Just because something is available on the Web does not necessarily mean that we are free to download and use it as we please. Historically, different government agencies would allow access to certain datasets for a fee that would help to cover the costs of running public data programs. (Oftentimes, we hear this referred to as data being behind a “paywall.”) With the US Open Government Directive, all data produced by any federal US agency would default to the public domain. When data is in the public domain, they are owned by the the public. The data are not subject to any copyright or intellectual property law and can be accessed, modified, reproduced, and distributed without any restrictions.

Data acquired by any federal US agency needed to be given an open data license that met the following criteria:

  1. The license allowed for data reuse and modifications.
  2. The license could not restrict any form of redistribution of the data.
  3. The license could not discriminate any person or group from these rights.

There are a few global licenses that government agencies can apply to data that meet this criteria. One such license is the Creative Commons Universal Public Domain License (CC0 1.0).
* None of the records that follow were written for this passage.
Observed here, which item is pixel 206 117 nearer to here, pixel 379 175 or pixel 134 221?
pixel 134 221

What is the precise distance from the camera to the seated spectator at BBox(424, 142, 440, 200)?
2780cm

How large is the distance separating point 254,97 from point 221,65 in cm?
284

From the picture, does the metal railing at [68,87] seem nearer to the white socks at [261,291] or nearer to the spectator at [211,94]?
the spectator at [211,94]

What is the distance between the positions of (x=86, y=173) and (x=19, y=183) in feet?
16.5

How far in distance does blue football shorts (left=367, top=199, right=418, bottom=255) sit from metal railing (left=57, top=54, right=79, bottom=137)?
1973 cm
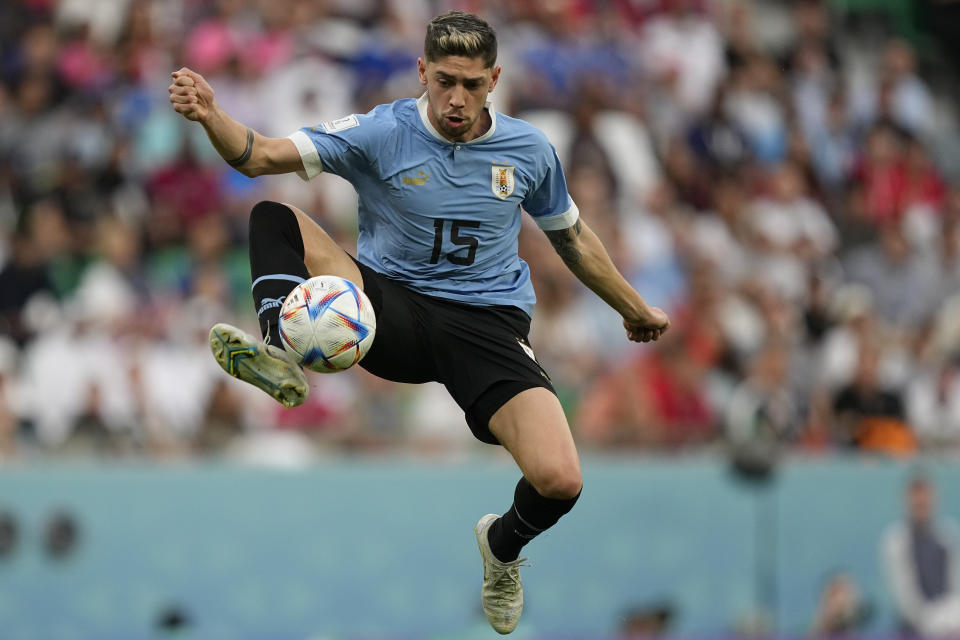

Creative Commons is a non-profit organization that aims to increase the availability of creative works that the public can remix and share. Creative Commons has created a number of free licenses that the public can apply to their own creative works in order to designate the extent to which others can modify and redistribute them. These licenses indicate whether individuals other than the content creator may share the work, remix the work, and/or make money off of the work, along with whether such individuals have to attribute the content creator when sharing it. The following image outlines a number of Creative Commons licenses from most open to least open. You’ll notice that CC0 1.0 - the license compatible with each of the criteria listed above is at the top of the image.